I'm sure that Lehrer's book will delight most - my dislike of it is probably strongly tied to my evolutionary biology engrained dislike of 'just-so stories'. The brain is very complex, and it's unlikely that we can atomize its various functions into specific areas so neatly. fMRI measures where blood is flowing in the brain, not where neuronal signals are travelling. Its resolution, while impressive, is fairly low for so complex a structure. Directionality of signals and importantly, causality, don't seem quite so obvious to me. Brain research is an exciting field, but scientific conservatism probably doesn't sell books.
The above only applies to some of the off-hand statements made in the course of the book - I think that the main theme of How we Decide (i.e., emotional involvement) is solid and entertaining, but could be conveyed in far fewer very speculative words3. Reading over some of the reviews at Amazon.com, I don't think that my opinons are too far out there...
1After several months of technique-optimization, failed-starts, and headaches, I just sent of some samples for analysis yesterday. If these turn out to be acceptable, I'll be able to shift my focus 100% toward my main project in a few weeks. Fingers are very crossed!
2I asked my gf, who is a neuroscientist, about this, and she scoffed at the idea that we could claim that Neandertals lacked any particular brain structure as the brain-case isn't a great proxy for actual sub-organ morphology. If anyone has any evidence to the contrary, I'm all ears.

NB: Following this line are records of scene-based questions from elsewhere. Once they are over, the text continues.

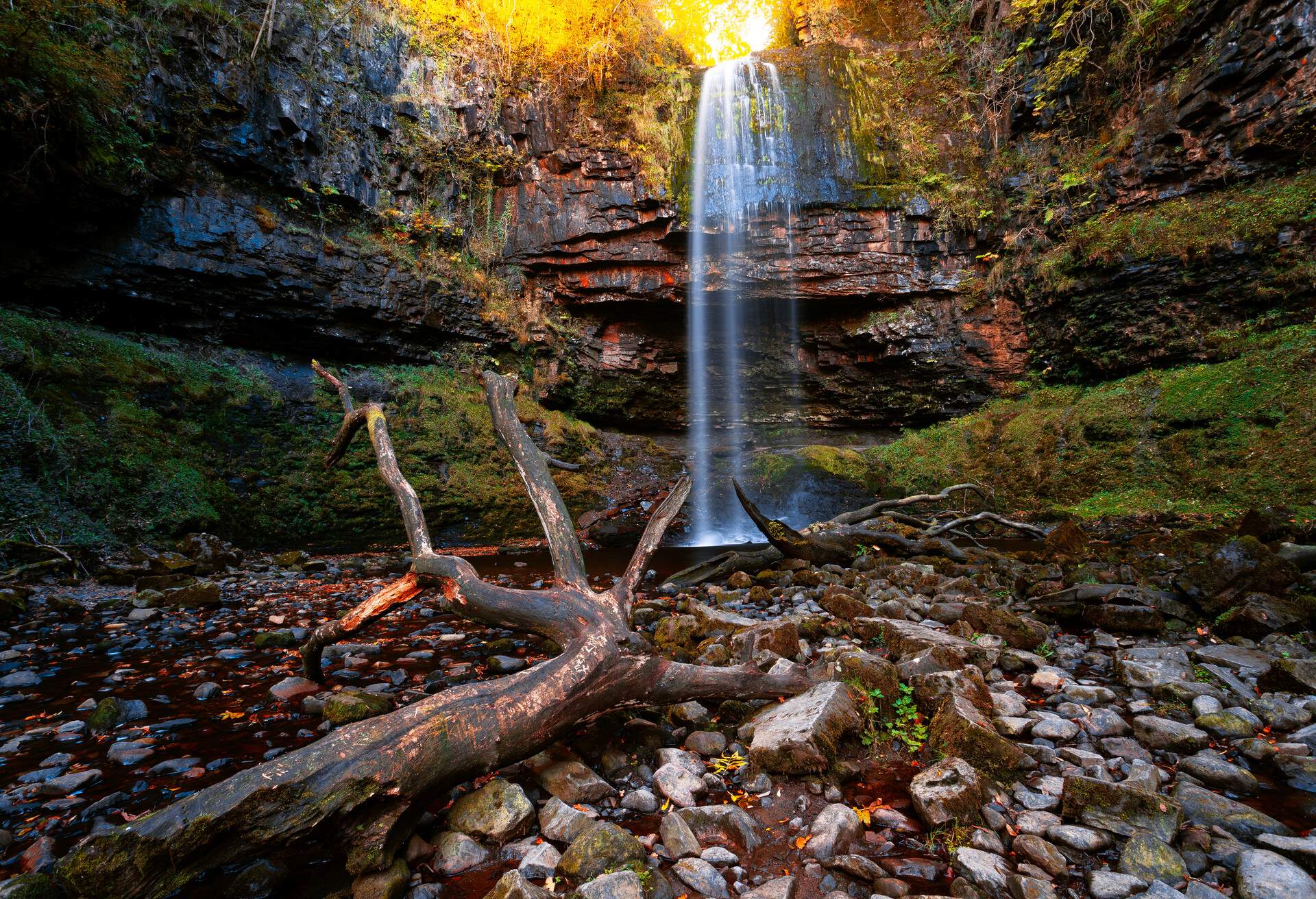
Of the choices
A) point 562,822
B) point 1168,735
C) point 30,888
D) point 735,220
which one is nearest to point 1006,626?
point 1168,735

3Lehrer's writing reminds me a lot of Malcolm Gladwell, who I understand is very, very popular. It's a style that revolves around using extremely detailed and fleshed-out case-studies to repeatedly reinforce a central concept.
Reader Comments (2)
Nice poster how'd it go over?
Went well - got some good feedback and interest in it (including nice comments from none-other than current scientific star Rosie Redfield). Good conference overall!